Generate diverse counterfactuals

[11]:
# generate counterfactuals
dice_exp = exp.generate_counterfactuals(query_instance, total_CFs=4, desired_class="opposite")
# visualize the results
dice_exp.visualize_as_dataframe(show_only_changes=True)
100%|█████████████████████████████████████████████████████████████████████████████████████| 1/1 [01:10<00:00, 70.75s/it]
Diverse Counterfactuals found! total time taken: 01 min 10 sec
Query instance (original outcome : 0.01899999938905239)

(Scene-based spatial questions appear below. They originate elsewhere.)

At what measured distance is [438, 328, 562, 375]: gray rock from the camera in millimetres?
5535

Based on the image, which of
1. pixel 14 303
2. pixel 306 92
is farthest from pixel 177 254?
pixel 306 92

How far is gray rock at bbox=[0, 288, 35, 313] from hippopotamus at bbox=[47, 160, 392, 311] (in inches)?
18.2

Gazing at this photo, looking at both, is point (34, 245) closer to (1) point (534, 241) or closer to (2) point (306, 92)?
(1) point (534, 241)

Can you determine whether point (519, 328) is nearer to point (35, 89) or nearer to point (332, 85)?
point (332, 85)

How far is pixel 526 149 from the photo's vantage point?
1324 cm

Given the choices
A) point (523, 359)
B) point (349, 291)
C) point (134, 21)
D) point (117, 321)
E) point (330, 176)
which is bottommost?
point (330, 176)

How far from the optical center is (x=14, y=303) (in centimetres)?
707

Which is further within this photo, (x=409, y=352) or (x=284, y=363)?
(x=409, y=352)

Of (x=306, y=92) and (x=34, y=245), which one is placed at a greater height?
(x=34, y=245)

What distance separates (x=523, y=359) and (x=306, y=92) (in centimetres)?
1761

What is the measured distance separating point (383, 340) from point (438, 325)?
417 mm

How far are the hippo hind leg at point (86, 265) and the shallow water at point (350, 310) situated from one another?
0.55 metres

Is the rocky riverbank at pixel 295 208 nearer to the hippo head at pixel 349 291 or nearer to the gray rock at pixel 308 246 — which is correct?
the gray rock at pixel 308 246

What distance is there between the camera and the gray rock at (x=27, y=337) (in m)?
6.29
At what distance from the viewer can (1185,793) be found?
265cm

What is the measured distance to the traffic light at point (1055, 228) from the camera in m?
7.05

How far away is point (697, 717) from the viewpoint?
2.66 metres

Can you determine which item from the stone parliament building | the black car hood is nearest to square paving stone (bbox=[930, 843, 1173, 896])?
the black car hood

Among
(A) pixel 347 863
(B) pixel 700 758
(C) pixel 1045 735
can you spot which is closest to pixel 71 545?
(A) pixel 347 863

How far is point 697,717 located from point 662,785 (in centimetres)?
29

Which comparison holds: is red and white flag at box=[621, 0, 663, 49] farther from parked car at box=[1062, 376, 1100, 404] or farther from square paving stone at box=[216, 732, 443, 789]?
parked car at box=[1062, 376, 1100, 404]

age workclass education marital_status occupation race gender hours_per_week income
0 22 Private HS-grad Single Service White Female 45 0.019

Diverse Counterfactual set without sparsity correction since only metadata about each  feature is available (new outcome: 1.0
age workclass education marital_status occupation race gender hours_per_week income
0 60 Self-Employed Prof-school Married Professional - - 43 0.911
1 38 Other/Unknown Assoc Married - - - 55 0.74
2 90 - Doctorate - - - - 99 0.755
3 70 - - - White-Collar Other Male 73 0.525

Note on weighing different features: When the training data is available, by default, the distance between two values of a continuous feature is scaled by the inverse median absolute deviation (MAD) of the feature using the training data. This is done to capture the relative prevalence of observing a continuous feature at a particular value, as discussed in our paper. However, when there is no access to the training data, as in the above case, no scaling is done and hence all features are weighted equally in the normalized form. As a result, the counterfactuals generated above are different from those in DiCE_getting_started notebook where the training data was available. Nonetheless, you can manually provide the scaling constants through a parameter feature_weights to the generate_counterfactuals() method as shown in this advanced notebook, or you can provide the MADs directly to the data interface dice_ml.Data if you know them.